#### PAGE EXCERPT
^^^^^^^^^^^^^^^^


    So, while the popular cult wines may be terrific for your cellar, also seek out perhaps lesser known, iconic wines of a region, and drink them! They tell a pure story, being emblematic of the winemakers and their vineyards. Otherwise you might be missing out!

     

    by Winemaker Rob Black

  • Cabernet Sauvignon – A Team Player

    What did the Cabernet grape say to the Merlot grape? I’ll never get Bordeaux of you…

    June is here and winter is upon us once again. So, time to embrace the warmth of Cabernet Sauvignon together. One of the most noble varieties, Cabernet Sauvignon confers its qualities easily and produces wines with strikingly similar characteristics right around the world.  We have all tasted it showing a range of personalities from concentrated and extracted, through firm, to elegant and soft.

    To blend or not to blend? That conundrum is equally attributed to the fundamental deficiencies of the variety as well as the many virtues that Cabernet Sauvignon is blessed with. And the success of blending relates to the techniques a winemaker has chosen to overcome these palate pitfalls.

    The greatest duos of all time can exist independently of each other, but they shouldn’t. Cabernet Sauvignon and Merlot are natural partners like bacon and eggs or Kermit and Miss Piggy.  Their whole value is greater than the sum of the individual parts.

    In Mudgee, classic Cabernet Sauvignon has a medium structure; a solidness with wonderful length and floral, cassis aromas with fresh acidity suitable for blending. Merlot’s sweet fruit flavours of blackberries; the earthy, chocolate, and faintly tobacco/herbal notes lend richness to a palate without adding excessive tannic weight. Shiraz has great berry fruit lift without being spicy or peppery. Lively fruit sweetness of raspberry, blueberry and fruitcake slots neatly with Cabernet’s impact of fruit at the front of the mouth and long, tannic finish.

    Bunnamagoo Cabernet Sauvignon travels on three different paths in this latest offer. Whatever your preference, these wines show that with thoughtful blending Cabernet Sauvignon can transform from elegance into burly red styles with a reliable structure for long term aging.

    So, where do you store these wines?? In the cabernet.

     

    by Winemaker Rob Black

  • Thoughts On Mudgee & Tempranillo

    Mudgee has been growing grapes for over 160 years. A mixture of backgrounds both German and Italian. Powerful words come to mind. Pioneers. Establishment. Proven. Dynasty.

    Some established winegrowing regions can be framed by a single variety. Others are a diverse collection of grapevine DNA and global winemaking ancestry harvested over successive generations. Mudgee sits happily in the latter. That quality places the region in a small but exceptional class.

^^^^^^^^^^^^^^^^

#### WORK INSTRUCTIONS
A. Name every grape variety mentioned in the wine notes.
B. Copy the wine notes word for word, starting at "Bunnamagoo Cabernet Sauvignon" and going up to and including "In the cabernet.".

^^^^^^^^^^^^^^^^

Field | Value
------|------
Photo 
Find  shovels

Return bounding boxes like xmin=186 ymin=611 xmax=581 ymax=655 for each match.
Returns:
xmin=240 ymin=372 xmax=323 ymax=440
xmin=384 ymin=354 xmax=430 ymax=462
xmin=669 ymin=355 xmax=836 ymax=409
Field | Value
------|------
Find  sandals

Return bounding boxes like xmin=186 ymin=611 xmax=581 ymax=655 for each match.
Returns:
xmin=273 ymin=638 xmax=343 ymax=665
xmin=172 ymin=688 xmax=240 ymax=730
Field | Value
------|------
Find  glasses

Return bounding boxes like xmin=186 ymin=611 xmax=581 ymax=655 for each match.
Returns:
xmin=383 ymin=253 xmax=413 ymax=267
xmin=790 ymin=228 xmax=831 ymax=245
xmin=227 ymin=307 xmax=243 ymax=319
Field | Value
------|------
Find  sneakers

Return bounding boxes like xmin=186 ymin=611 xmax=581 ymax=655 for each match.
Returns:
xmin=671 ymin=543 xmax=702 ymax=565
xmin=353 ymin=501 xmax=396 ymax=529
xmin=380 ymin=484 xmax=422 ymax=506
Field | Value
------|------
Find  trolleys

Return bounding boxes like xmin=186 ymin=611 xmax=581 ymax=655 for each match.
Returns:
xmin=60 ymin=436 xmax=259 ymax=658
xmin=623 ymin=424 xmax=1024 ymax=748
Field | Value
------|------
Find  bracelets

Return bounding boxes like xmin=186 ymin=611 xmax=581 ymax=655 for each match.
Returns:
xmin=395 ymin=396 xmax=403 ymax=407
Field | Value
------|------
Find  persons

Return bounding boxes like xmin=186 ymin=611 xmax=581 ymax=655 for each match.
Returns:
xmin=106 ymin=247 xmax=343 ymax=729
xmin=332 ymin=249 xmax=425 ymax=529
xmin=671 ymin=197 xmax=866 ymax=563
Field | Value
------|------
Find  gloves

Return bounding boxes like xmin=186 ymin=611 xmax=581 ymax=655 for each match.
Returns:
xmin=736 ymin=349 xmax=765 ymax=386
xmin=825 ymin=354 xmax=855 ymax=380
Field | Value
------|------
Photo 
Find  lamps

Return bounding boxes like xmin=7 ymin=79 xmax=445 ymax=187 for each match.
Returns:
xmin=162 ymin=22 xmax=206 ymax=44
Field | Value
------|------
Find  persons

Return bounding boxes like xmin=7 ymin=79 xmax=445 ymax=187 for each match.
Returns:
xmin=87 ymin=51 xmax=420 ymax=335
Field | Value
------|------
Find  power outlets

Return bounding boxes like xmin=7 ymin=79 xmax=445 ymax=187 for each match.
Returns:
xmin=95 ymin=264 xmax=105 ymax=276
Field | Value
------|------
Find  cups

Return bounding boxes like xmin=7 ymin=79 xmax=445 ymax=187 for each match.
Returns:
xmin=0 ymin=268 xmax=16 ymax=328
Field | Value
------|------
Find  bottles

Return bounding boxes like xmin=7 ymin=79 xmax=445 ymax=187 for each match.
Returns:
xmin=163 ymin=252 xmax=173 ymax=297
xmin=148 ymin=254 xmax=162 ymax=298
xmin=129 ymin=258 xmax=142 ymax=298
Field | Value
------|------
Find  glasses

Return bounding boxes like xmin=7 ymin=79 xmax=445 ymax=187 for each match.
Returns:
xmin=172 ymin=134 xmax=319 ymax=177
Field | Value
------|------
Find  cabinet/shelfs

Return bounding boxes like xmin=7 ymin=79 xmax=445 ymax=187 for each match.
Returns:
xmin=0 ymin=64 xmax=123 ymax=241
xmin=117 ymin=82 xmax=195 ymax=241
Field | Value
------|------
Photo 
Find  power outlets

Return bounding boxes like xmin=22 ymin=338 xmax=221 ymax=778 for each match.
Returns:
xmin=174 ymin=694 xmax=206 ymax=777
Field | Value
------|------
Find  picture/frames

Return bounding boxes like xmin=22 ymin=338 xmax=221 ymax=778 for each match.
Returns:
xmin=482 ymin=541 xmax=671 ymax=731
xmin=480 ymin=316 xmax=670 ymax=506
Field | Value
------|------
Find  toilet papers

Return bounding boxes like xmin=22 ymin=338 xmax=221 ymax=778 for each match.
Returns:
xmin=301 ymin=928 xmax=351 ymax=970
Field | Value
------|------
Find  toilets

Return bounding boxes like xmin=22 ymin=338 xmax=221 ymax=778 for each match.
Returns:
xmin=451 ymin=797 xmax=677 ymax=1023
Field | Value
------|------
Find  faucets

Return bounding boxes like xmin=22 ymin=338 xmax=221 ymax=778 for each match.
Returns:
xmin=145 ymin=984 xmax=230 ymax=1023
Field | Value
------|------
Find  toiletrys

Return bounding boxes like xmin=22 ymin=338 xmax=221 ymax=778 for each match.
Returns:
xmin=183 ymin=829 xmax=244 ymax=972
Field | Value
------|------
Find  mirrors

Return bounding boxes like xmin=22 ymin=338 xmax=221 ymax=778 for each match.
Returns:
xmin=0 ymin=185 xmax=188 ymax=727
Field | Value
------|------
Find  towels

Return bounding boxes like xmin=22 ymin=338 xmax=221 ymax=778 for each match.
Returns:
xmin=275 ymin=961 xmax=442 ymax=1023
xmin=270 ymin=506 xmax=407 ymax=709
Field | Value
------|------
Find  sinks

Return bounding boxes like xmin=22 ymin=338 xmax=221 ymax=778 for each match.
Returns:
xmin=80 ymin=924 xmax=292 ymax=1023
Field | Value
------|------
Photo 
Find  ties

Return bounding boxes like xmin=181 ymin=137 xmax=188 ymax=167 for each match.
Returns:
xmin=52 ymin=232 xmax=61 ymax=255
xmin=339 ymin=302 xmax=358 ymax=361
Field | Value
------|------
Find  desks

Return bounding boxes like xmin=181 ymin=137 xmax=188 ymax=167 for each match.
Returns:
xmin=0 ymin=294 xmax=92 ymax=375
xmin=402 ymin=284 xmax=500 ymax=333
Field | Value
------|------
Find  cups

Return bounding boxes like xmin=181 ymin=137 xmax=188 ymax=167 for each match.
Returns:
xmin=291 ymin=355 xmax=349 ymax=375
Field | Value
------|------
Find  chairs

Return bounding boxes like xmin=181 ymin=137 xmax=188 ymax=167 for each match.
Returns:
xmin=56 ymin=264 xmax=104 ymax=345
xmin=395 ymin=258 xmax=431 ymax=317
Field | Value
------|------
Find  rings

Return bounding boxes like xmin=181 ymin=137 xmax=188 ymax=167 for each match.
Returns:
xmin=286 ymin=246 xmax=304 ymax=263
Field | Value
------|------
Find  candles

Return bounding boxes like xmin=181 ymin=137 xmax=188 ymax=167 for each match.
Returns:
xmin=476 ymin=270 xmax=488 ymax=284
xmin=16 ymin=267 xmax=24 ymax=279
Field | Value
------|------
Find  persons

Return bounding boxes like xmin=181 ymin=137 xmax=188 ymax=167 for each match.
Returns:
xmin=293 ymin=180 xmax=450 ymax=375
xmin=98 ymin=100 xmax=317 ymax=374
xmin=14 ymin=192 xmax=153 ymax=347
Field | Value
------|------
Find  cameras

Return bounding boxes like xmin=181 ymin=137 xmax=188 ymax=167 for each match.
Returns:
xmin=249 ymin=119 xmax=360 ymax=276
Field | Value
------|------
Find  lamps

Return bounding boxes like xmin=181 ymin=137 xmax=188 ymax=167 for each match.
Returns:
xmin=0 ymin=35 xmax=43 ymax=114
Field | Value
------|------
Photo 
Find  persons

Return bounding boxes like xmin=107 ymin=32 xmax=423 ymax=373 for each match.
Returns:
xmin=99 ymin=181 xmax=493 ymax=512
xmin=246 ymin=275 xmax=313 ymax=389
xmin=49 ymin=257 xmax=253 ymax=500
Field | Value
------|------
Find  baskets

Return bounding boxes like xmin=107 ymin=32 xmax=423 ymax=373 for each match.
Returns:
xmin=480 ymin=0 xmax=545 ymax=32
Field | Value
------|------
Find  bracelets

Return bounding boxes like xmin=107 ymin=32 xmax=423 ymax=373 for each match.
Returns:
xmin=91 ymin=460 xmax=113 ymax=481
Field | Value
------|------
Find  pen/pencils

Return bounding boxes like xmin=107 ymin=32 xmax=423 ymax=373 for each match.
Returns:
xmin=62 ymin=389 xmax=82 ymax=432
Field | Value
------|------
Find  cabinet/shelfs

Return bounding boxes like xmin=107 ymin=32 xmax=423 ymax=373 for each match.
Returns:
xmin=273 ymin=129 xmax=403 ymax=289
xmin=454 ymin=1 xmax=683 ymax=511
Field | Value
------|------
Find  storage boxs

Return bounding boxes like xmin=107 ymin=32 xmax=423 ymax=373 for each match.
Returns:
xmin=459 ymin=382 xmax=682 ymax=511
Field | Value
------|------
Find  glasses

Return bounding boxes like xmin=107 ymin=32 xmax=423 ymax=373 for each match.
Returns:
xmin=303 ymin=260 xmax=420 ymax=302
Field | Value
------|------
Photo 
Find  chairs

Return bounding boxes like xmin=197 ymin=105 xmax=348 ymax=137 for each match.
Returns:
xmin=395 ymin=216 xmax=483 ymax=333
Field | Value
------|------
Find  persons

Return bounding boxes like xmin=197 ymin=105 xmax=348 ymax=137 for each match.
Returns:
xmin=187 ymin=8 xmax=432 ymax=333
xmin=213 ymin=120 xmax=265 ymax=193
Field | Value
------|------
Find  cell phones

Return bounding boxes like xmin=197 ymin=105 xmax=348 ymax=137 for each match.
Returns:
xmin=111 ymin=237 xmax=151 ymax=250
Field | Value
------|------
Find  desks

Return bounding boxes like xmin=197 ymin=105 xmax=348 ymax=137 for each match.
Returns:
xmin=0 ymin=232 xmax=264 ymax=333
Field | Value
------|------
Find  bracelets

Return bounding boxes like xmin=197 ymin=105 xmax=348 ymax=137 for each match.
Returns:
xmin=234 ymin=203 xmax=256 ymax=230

^^^^^^^^^^^^^^^^

#### ANSWERS FOR EACH ITEM
A. Cabernet Sauvignon, Merlot, Shiraz, Tempranillo

B.
Bunnamagoo Cabernet Sauvignon travels on three different paths in this latest offer. Whatever your preference, these wines show that with thoughtful blending Cabernet Sauvignon can transform from elegance into burly red styles with a reliable structure for long term aging.

    So, where do you store these wines?? In the cabernet.